We've all been there. It starts with a simple Slack message: "Hey, can you spin up a t3.large for a quick load test? I'll terminate it in an hour."

Fast forward three weeks. You're reviewing the monthly AWS bill, and there it is—that "15-minute" instance, chugging along, doing absolutely nothing but burning cash. It's not malicious; it's just human nature. In high-velocity engineering teams, the incentive is always to ship. Cleaning up is "future work," and as we all know, tomorrow never comes.

In my experience working with cloud infrastructure, this "waste by default" behavior isn't just a minor annoyance; it's a massive financial drain. Some reports suggest that up to 30% of all cloud spend is wasted. That's billions of dollars annually spent on servers processing zero requests.

I started thinking: Why does a human need to find these idle resources?

If I can define what a "zombie" server looks like—for example, a server with CPU utilization below 5% for 7consecutive days—I should be able to write a program that finds it and kills it. It’s a simple rule-based problem.

That thought process led me to this weekend experiment: The Autonomous FinOps Agent.

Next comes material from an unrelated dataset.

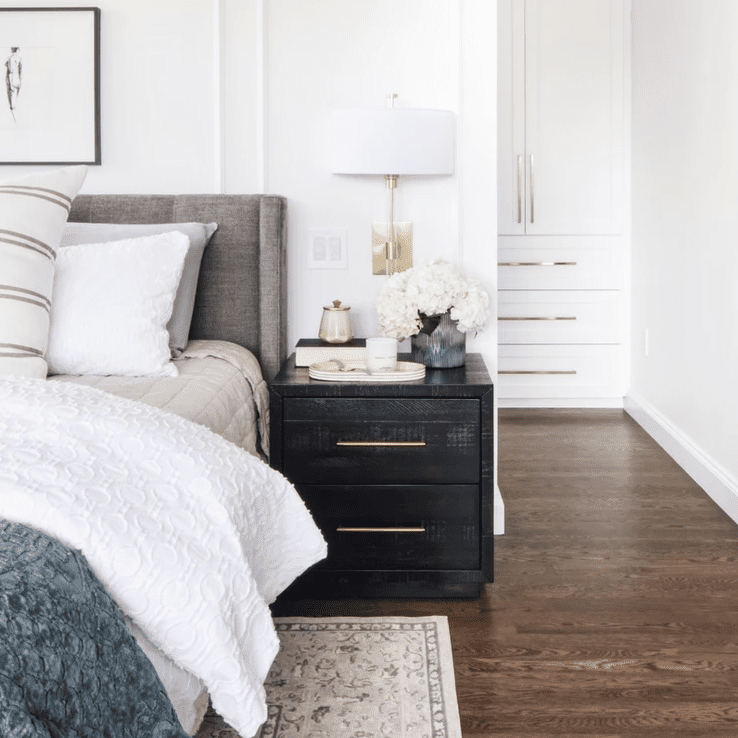 Bedroom with area rug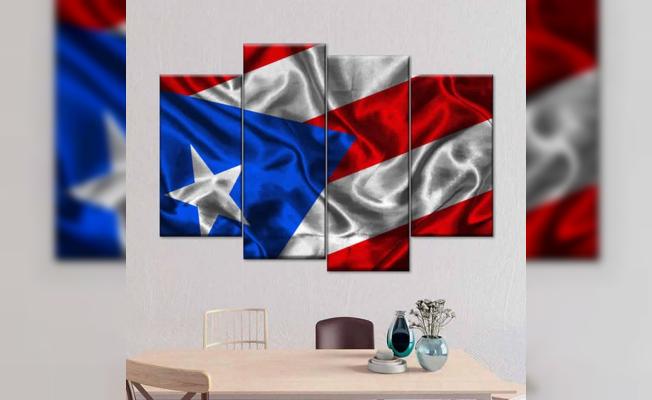 Patriotic Themed Home Décor Ideas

I wanted to build something that acts like a specialized team member whose only job is to walk around the virtual data center and turn off the lights in empty rooms. I wanted to move beyond simple "monitoring dashboards" (which just show you the problem) to "autonomous agents" (which actually fix the problem).

What's This Article About?

This article acts as a comprehensive engineering log of my journey building this agent. I'm not just going to throw code at you; I want to explain why I made certain design choices, the trade-offs I faced, and the lessons I learned about building autonomous systems.

We will cover:

1. The Logic: How I explicitly defined "waste" in code, translating fuzzy concepts into boolean logic.
2. The Architecture: How the agent scans, thinks, and acts—the OODA loop applied to DevOps.
3. The Simulation: How I mocked an entire AWS environment (EC2, EBS, RDS) to test the agent safely without needing a credit card.
4. The Code: A deep dive into the Python modules, the rich library for UI, and the Boto3 interactions.
5. The Visualization: How I built a terminal dashboard to see the agent's brain at work.
6. The Ethics: A discussion on the risks of automated deletion and how to build safety rails.

If you're interested in Python automation, Cloud/DevOps, or just want to see how to build a self-driving script for infrastructure, stick around. This is a deep dive.

Tech Stack

For this experiment, I kept the stack lean but powerful. I wanted to focus on logic, not boilerplate.

• Python 3.12: The language of choice for automation. Its ecosystem for cloud interaction is unmatched, and its readability makes it perfect for defining complex business rules.
• Rich: I used this library to build the terminal UI. In my opinion, if a CLI tool doesn't look good, people won't trust it. Rich allows for tables, progress bars, and spinners that make the agent feel like a polished product.
• Matplotlib: Used for generating the visual reports and graphs that the agent produces.
• Mock/Boto3: Since I didn't want to experiment on my actual production AWS account (and accidentally delete my production database), I wrote a simulation layer that mimics AWS API responses. This was critical for rapid iteration.
• Mermaid.js: For generating the architecture diagrams you'll see below, ensuring the documentation matches the code.

Why Read It?

You might be thinking, "There are already tools like Trusted Advisor, CloudHealth, or CAST AI that do this." And you'd be correct. The market is flooded with FinOps tools.

However, building it yourself teaches you the fundamental mechanics of these tools.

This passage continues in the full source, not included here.